Dataset entries
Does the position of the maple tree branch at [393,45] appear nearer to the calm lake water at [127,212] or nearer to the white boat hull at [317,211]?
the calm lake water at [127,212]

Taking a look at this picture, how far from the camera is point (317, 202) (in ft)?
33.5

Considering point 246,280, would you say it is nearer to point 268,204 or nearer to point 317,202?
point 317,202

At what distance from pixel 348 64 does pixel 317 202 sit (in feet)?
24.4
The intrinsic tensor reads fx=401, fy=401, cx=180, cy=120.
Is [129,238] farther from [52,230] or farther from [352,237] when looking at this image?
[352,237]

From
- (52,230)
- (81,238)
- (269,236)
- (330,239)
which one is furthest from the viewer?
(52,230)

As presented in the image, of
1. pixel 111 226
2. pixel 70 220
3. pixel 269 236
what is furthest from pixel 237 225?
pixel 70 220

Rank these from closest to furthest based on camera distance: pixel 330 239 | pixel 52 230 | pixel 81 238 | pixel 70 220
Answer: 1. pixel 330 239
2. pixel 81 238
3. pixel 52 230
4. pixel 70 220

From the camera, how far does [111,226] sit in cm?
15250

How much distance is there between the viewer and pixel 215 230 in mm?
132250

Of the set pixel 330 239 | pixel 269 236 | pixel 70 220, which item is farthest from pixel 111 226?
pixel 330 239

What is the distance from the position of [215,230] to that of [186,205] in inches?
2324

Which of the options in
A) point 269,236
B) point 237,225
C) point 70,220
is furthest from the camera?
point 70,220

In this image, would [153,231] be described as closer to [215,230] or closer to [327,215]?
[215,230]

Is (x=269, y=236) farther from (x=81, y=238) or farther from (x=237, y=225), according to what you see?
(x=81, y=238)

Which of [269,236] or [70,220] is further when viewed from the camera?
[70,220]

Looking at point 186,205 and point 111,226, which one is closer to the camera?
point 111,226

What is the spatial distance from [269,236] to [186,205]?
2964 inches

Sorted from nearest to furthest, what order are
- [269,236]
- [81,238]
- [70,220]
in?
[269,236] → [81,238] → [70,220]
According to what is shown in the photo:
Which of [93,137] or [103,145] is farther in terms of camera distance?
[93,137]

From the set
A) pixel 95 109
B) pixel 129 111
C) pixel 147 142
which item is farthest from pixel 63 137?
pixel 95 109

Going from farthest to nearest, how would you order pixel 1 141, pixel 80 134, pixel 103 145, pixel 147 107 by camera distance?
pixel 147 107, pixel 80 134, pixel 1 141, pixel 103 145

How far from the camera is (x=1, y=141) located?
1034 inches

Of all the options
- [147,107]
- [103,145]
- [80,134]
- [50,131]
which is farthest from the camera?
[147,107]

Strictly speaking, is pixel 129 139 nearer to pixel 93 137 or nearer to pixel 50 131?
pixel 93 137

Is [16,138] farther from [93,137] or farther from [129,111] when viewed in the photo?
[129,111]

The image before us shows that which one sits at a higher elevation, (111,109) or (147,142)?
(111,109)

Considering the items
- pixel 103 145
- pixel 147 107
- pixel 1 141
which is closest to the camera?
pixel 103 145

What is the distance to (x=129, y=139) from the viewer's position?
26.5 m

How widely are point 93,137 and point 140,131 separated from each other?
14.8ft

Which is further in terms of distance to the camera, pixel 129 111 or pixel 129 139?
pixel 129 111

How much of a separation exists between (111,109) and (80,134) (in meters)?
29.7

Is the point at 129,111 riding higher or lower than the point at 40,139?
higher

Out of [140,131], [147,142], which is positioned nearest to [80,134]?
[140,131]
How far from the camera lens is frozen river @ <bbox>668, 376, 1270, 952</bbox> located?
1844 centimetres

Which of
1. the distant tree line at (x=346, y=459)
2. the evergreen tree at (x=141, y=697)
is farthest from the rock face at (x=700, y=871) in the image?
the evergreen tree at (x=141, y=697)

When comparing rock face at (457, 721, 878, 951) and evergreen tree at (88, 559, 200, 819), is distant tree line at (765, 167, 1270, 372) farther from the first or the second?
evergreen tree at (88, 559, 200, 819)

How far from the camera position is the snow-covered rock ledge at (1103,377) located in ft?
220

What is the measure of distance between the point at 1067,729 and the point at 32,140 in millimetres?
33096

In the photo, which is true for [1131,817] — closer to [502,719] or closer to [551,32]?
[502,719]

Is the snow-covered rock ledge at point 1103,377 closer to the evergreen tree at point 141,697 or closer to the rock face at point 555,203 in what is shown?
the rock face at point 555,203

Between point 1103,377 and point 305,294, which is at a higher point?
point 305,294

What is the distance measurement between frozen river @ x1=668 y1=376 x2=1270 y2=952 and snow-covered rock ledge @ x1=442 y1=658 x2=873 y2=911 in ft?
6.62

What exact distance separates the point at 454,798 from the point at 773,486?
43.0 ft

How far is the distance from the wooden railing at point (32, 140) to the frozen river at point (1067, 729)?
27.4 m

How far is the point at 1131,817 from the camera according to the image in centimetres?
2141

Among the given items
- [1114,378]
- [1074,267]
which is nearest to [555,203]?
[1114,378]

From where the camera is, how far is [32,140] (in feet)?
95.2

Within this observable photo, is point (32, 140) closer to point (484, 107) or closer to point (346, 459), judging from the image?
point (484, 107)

==

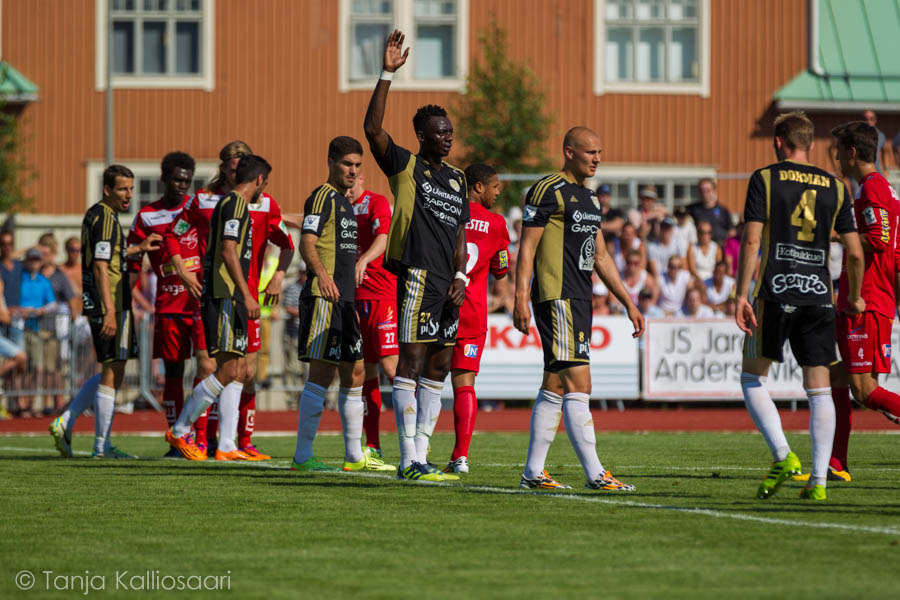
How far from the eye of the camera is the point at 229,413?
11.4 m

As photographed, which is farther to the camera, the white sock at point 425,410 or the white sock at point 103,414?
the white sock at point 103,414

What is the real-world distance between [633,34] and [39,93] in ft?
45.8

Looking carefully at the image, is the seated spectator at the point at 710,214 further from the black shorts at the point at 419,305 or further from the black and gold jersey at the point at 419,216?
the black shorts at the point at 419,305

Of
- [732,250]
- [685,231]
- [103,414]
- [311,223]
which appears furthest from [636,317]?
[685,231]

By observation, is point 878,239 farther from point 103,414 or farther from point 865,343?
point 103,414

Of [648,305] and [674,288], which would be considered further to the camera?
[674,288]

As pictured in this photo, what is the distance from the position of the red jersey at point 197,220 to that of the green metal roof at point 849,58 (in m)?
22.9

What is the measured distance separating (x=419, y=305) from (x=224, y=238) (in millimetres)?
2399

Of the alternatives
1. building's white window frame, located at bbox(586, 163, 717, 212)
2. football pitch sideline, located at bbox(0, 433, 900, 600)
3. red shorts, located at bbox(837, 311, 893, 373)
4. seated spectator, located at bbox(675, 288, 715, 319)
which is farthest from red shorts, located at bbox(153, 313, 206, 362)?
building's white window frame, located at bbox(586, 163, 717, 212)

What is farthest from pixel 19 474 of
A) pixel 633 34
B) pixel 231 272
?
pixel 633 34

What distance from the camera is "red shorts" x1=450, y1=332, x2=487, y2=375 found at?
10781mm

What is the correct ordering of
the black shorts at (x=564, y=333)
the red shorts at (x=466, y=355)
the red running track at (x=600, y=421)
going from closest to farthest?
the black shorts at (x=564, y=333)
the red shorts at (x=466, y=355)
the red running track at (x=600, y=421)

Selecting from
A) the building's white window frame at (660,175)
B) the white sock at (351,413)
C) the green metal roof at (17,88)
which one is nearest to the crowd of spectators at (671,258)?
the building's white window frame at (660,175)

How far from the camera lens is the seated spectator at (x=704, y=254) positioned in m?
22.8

[What is needed]
Turn the data from the line with "What is the spatial" up to and including the line with "pixel 147 107, pixel" into a Markdown table with columns Row and Line, leaving out blank lines.

[Task output]
| Row | Line |
|---|---|
| 1 | What is the spatial distance from [269,236] to [186,205]? |
| 2 | 2964 inches |
| 3 | Sorted from nearest to furthest, what order are |
| 4 | - [269,236] |
| 5 | - [81,238] |
| 6 | - [70,220] |
| 7 | in? |
| 8 | [269,236] → [81,238] → [70,220] |
| 9 | According to what is shown in the photo: |
| 10 | Which of [93,137] or [103,145] is farther in terms of camera distance? |
| 11 | [93,137] |
| 12 | From the set |
| 13 | A) pixel 95 109 |
| 14 | B) pixel 129 111 |
| 15 | C) pixel 147 142 |
| 16 | which item is farthest from pixel 63 137? |
| 17 | pixel 95 109 |
| 18 | Going from farthest to nearest, how would you order pixel 1 141, pixel 80 134, pixel 103 145, pixel 147 107 by camera distance? |
| 19 | pixel 147 107, pixel 80 134, pixel 1 141, pixel 103 145 |